◆ WORK INSTRUCTION ◆
Take the data below and copy exactly the lines starting at the one with "class: Mammalia" and finishing at the one with "label granularity: sequence-level", both included.

◆ SOURCE RECORDS ◆
___

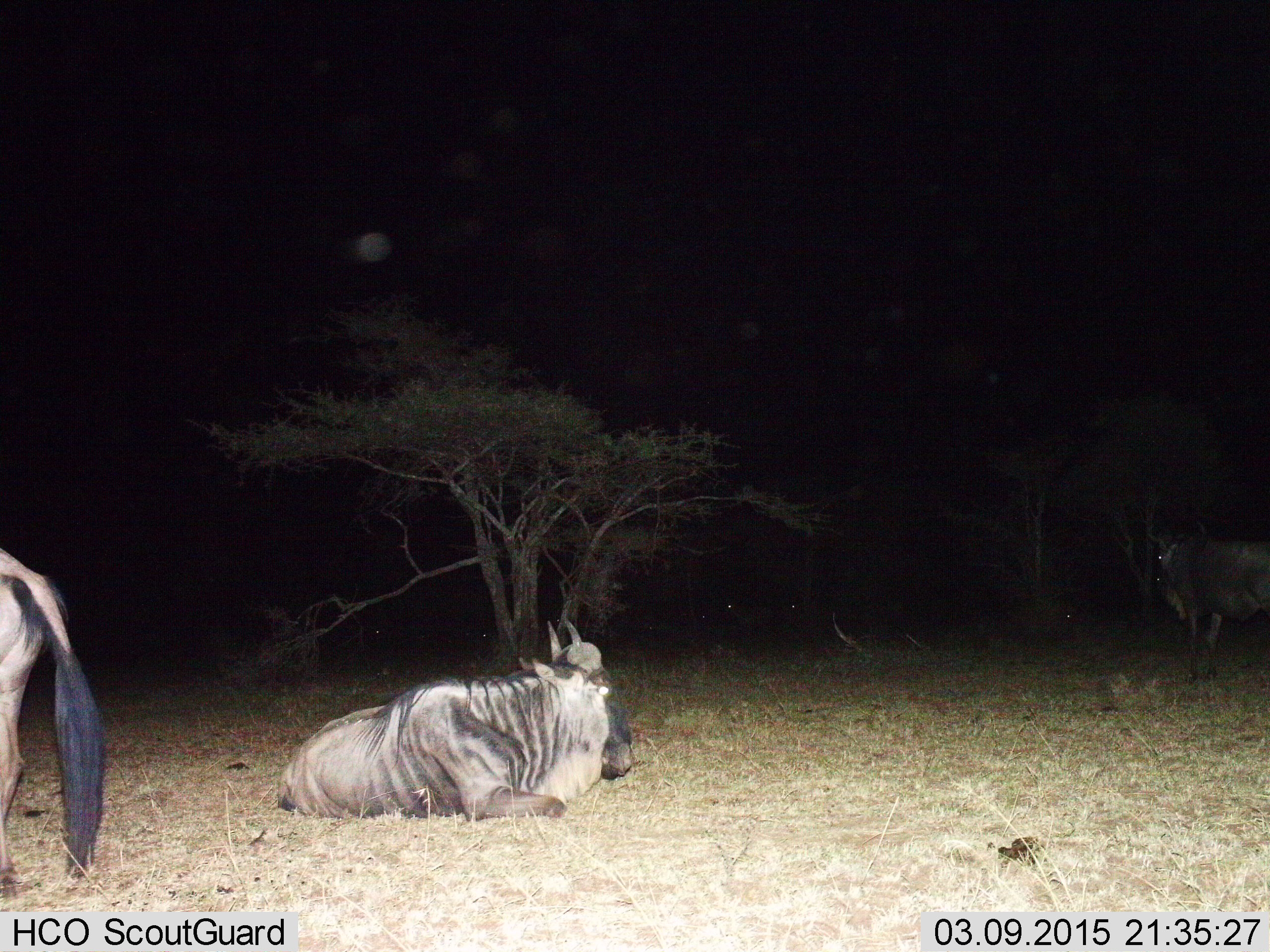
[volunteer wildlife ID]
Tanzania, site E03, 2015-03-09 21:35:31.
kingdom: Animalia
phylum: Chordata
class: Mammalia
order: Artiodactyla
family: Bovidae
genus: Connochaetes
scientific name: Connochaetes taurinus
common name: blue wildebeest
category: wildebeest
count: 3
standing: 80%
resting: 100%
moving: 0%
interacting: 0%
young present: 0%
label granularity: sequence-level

___

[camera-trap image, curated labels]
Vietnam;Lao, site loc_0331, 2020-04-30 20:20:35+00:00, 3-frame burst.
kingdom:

___

◆ COMPLETED TASK ◆
class: Mammalia
order: Artiodactyla
family: Bovidae
genus: Connochaetes
scientific name: Connochaetes taurinus
common name: blue wildebeest
category: wildebeest
count: 3
standing: 80%
resting: 100%
moving: 0%
interacting: 0%
young present: 0%
label granularity: sequence-level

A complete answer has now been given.